Congenital Superior Sternal Cleft Isolated in a Newborn: Report of a Rare Case and a Literature Review

Background

The sternal cleft, a greatly rare congenital malformation of the chest wall, was first reported in 1739 [1], with an incidence of less than 0.15% [2]. There is currently no evidence of a familial susceptibility to sternal cleft, and its pathogenesis is unclear, but it is more common in girls [3]. Therefore, there is a hypothesis indicating that sternal cleft may be related to impartation in HoxB gene expression, based on murine models [3]. The sternal cleft arises from a failure of the sternal bars fusion process that should be completed by the tenth week of gestation under normal physiological conditions. This malformation is usually divided into 3 types: superior sternal cleft, total sternal cleft, and inferior cleft, according to the location and degree of the fissure. And the sternal cleft can be isolated or associated with other congenital deformities and the former is rare. Currently, postpartum diagnosis of sternal cleft mainly relies on medical imaging. Sternum cleft not only affects the aesthetic appearance but also leads to the destruction of the bone structure of the thorax, resulting in contradictory thoracic movements (depression during inspiration and bulge during expiration) and, in severe cases, may result in impaired gas exchange and difficulty breathing, impaired heart and lung function, chest infection, and even death [4–9]. Therefore, it is necessary for patients with sternal cleft to undergo surgical correction as soon as possible to restore the protective function of the thorax to protect the heart, lungs and other mediastinal organs. Here, we present a case report of a newborn girl having an isolated congenital sternal cleft, belonging to the superior sternal cleft. Taking this case as a starting point, we systematically discuss the formation mechanism of this deformity, possible causes, methods of diagnosis, the best time of corrective surgery, and surgical methods.

Case Report

We report the case of a newborn female diagnosed with congenital sternal cleft, which was part of the superior sternal cleft and not associated with other congenital deformities. After the baby was born, scar-like tissue was found in the middle of the chest and extended to the root of the umbilical cord, with a vesicle at the end of it near the head (Figure 1). The vesicle contained a colorless, transparent liquid, not infiltrated into the basal layer, presumably caused by extrusion during fetal development.

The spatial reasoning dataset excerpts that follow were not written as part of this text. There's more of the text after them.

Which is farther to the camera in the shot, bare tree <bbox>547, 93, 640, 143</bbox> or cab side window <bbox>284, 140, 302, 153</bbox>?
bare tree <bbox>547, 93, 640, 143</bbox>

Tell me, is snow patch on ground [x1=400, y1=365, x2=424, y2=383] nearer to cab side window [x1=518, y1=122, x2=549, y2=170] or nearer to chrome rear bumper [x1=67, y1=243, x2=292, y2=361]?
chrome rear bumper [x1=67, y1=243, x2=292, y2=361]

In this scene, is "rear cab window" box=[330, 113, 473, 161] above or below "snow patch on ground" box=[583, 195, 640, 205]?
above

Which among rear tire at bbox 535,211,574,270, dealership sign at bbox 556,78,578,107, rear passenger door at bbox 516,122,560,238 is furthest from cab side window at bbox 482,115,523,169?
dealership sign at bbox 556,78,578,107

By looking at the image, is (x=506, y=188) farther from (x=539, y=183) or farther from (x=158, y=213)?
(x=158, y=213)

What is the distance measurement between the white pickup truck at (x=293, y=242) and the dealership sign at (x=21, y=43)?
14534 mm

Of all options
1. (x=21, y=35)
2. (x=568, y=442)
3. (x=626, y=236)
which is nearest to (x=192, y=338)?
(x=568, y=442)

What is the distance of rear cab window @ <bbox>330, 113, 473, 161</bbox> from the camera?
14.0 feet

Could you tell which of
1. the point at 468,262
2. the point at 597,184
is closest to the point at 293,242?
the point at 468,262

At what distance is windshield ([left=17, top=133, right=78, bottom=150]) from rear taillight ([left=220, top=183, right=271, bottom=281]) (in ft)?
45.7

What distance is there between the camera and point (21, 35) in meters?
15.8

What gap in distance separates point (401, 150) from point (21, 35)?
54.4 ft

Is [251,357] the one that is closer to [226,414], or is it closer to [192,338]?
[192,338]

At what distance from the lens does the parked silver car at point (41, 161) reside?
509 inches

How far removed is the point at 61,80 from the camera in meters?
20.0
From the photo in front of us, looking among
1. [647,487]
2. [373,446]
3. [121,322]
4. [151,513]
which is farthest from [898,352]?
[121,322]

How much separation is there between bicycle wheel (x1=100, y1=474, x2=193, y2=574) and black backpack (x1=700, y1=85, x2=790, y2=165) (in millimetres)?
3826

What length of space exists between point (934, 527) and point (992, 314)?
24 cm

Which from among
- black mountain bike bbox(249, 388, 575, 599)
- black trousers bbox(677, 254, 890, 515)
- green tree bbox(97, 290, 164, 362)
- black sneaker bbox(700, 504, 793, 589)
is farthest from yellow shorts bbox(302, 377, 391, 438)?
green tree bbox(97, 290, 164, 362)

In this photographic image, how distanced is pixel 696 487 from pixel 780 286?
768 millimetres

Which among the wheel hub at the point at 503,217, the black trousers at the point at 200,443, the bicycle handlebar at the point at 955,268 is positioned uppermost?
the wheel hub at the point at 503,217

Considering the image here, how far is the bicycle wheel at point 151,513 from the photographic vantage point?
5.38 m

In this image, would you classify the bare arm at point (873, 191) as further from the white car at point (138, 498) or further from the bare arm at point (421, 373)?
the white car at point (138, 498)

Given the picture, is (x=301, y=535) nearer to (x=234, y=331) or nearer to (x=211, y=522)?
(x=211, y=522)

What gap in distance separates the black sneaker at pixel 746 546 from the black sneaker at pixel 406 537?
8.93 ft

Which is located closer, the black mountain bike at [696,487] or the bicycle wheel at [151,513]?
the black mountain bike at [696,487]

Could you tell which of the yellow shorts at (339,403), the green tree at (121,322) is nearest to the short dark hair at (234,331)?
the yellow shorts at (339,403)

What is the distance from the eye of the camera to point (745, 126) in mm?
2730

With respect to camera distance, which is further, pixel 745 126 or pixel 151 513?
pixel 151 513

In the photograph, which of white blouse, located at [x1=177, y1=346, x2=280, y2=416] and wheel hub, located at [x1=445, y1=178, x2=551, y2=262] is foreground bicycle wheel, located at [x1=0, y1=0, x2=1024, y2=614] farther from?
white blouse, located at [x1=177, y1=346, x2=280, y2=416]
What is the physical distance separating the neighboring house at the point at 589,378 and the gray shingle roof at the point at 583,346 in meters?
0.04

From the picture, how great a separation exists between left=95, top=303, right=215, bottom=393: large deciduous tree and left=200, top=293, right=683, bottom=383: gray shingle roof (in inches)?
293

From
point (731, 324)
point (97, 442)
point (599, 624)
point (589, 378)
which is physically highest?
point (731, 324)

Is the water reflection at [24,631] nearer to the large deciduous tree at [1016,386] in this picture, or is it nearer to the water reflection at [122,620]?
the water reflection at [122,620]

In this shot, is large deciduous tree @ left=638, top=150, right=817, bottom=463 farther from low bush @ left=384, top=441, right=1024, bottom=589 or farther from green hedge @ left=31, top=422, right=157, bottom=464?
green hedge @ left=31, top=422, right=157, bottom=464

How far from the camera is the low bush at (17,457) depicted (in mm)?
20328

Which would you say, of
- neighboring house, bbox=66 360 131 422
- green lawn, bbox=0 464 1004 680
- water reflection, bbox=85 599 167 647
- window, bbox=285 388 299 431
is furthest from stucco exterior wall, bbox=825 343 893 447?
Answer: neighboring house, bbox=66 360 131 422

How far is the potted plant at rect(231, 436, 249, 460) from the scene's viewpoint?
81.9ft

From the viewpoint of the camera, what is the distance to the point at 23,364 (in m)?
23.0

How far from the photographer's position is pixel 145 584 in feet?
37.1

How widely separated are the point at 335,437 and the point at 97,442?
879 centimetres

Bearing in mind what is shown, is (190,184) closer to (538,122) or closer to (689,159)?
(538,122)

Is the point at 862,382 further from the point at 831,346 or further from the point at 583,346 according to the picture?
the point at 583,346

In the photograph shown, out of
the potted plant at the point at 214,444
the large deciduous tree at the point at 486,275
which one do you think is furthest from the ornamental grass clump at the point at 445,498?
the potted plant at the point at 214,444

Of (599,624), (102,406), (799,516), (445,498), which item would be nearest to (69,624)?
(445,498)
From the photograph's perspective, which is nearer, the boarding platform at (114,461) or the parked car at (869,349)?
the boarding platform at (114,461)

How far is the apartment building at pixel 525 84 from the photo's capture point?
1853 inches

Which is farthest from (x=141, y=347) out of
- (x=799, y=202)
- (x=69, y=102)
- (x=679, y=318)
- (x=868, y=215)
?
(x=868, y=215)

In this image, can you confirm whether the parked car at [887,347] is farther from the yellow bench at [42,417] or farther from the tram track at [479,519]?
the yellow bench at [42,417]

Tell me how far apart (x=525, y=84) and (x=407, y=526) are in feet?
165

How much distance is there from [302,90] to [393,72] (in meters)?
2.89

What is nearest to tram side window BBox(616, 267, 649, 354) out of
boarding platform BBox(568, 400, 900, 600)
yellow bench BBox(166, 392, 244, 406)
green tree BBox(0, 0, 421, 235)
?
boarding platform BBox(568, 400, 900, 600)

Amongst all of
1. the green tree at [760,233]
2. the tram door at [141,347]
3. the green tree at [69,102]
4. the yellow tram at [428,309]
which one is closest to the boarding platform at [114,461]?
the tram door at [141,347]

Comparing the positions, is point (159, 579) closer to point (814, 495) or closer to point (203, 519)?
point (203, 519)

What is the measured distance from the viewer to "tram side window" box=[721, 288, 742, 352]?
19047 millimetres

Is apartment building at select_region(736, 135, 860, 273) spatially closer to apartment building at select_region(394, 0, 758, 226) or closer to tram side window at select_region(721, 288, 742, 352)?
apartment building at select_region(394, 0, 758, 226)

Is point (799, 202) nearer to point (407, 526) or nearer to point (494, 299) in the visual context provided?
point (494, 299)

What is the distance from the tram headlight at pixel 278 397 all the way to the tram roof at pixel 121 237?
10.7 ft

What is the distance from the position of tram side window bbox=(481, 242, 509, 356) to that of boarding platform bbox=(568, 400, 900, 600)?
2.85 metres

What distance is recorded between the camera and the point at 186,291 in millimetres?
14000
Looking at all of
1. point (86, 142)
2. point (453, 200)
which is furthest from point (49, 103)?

Based on the imaging data, we diagnosed a sternal cleft. Thoracic CT with no contrast agent injected was done, showing that the sternum was separated and the soft tissue in the middle of the chest was sunken inward (Figure 2). According to the results of the CT examination, we obtained specific data on the patient’s sternal fissure by measuring the fissures between the 4 unclosed sternal segments that together constitute the sternal body, at the same level of the sternal separation. It included the distance between the inner edge and the center of the sternal segment of the split sternal body. The specific data from top to bottom were: the distance between the inner edges of the first sternal segment was 12.8 mm and the distance between centers of the first sternal segment was 15.8 mm; the distance between the inner edges of the second sternal segment was 4.5 mm and the distance between centers of the second sternal segment was 6.8 mm. The distance between the inner edges of the third sternum was 2.6 mm and the distance between centers of the third sternum was 4.4 mm; the distance between the inner edges of the fourth sternum was 4.1 mm and the distance between centers of the fourth sternum was 6.4 mm (Figure 3). The extent of this newborn’s sternal cleft was shown by 3D CT reconstructions, and no rib or spinal anomalies were found (Figure 4). Thus, this case we reported as an isolated superior cleft sternum.

After the newborn was admitted to the hospital, she had a normal body temperature and strong sucking ability, and no vomiting or cough. In addition, breathing was regular with normal chest wall movement (a bulge during expiration and depression during inspiration) and the structure of the lungs was normal, confirmed by CT with no contrast agent injected.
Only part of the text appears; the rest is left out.